GIVEN DATA:

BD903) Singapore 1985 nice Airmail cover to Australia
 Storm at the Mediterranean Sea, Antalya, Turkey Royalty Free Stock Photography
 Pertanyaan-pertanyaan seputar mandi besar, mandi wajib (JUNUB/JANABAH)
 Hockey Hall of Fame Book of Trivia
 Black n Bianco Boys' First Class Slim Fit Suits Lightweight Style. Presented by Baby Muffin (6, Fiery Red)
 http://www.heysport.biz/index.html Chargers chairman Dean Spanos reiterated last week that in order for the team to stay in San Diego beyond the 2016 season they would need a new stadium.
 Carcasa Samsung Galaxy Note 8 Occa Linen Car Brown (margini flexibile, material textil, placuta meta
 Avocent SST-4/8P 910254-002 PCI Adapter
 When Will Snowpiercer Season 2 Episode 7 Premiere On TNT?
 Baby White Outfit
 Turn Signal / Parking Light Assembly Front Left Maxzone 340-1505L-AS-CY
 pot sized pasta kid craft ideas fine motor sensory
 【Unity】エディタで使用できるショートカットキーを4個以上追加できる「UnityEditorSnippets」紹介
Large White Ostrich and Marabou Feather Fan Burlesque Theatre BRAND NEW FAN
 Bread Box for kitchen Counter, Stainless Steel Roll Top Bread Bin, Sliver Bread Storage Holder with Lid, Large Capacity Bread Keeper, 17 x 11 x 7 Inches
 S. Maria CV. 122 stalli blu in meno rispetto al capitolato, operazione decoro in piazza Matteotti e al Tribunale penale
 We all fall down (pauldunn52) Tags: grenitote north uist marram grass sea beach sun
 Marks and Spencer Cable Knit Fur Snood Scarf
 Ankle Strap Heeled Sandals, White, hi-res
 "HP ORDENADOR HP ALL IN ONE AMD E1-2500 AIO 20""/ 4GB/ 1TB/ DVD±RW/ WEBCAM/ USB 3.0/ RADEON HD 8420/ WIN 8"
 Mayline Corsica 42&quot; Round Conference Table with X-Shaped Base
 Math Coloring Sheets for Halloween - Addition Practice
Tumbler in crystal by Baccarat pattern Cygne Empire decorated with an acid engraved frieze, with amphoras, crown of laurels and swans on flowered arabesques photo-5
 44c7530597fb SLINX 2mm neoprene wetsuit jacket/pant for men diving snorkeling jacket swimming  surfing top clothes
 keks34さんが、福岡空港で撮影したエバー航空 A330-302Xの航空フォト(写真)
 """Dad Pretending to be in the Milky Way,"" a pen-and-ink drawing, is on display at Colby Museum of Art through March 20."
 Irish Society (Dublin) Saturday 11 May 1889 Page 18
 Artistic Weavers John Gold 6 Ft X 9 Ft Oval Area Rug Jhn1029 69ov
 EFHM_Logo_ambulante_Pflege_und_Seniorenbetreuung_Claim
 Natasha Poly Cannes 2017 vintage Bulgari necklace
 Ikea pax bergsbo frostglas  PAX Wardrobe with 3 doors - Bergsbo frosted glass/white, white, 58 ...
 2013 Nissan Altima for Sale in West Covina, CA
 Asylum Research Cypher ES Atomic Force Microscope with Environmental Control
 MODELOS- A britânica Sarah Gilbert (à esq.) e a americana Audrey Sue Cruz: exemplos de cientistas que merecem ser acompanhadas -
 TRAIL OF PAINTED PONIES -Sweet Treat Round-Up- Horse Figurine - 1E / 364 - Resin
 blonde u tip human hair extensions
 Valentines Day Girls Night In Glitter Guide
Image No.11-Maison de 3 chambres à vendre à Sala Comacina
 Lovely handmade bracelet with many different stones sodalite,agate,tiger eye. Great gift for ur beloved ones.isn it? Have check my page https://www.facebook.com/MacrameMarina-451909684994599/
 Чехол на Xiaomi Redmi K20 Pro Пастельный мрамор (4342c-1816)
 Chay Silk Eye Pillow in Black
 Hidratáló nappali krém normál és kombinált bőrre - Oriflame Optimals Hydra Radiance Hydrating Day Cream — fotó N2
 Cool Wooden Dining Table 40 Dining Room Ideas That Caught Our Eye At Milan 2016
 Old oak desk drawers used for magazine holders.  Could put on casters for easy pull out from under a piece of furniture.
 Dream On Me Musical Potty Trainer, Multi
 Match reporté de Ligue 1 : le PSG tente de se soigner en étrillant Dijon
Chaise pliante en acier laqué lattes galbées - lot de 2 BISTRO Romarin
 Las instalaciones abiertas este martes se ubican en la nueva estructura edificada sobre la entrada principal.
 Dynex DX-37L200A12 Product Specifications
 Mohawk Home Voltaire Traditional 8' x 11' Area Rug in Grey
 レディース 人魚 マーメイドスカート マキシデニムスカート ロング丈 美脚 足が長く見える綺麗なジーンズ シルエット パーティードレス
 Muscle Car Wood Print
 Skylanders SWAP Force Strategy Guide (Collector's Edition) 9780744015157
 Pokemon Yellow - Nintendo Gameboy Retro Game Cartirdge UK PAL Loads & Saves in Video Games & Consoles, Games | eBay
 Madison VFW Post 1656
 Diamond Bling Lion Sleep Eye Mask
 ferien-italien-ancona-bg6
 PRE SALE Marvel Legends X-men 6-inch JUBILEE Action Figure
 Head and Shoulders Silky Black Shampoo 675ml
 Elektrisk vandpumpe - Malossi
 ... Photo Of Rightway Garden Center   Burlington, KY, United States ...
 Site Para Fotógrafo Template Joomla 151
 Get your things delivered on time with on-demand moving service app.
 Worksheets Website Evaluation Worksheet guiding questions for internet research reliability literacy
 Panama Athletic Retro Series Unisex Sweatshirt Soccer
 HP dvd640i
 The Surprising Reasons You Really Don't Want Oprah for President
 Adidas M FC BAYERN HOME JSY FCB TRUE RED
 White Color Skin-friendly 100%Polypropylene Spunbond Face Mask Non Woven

EXERCISE BRIEF: Taking the listing above as the source, transcribe only the lines starting at the line with "Pokemon Yellow - Nintendo" and going through the line with "PRE SALE Marvel", unaltered and with both ends included.

ANSWER TO THIS EXERCISE:
 Pokemon Yellow - Nintendo Gameboy Retro Game Cartirdge UK PAL Loads & Saves in Video Games & Consoles, Games | eBay
 Madison VFW Post 1656
 Diamond Bling Lion Sleep Eye Mask
 ferien-italien-ancona-bg6
 PRE SALE Marvel Legends X-men 6-inch JUBILEE Action Figure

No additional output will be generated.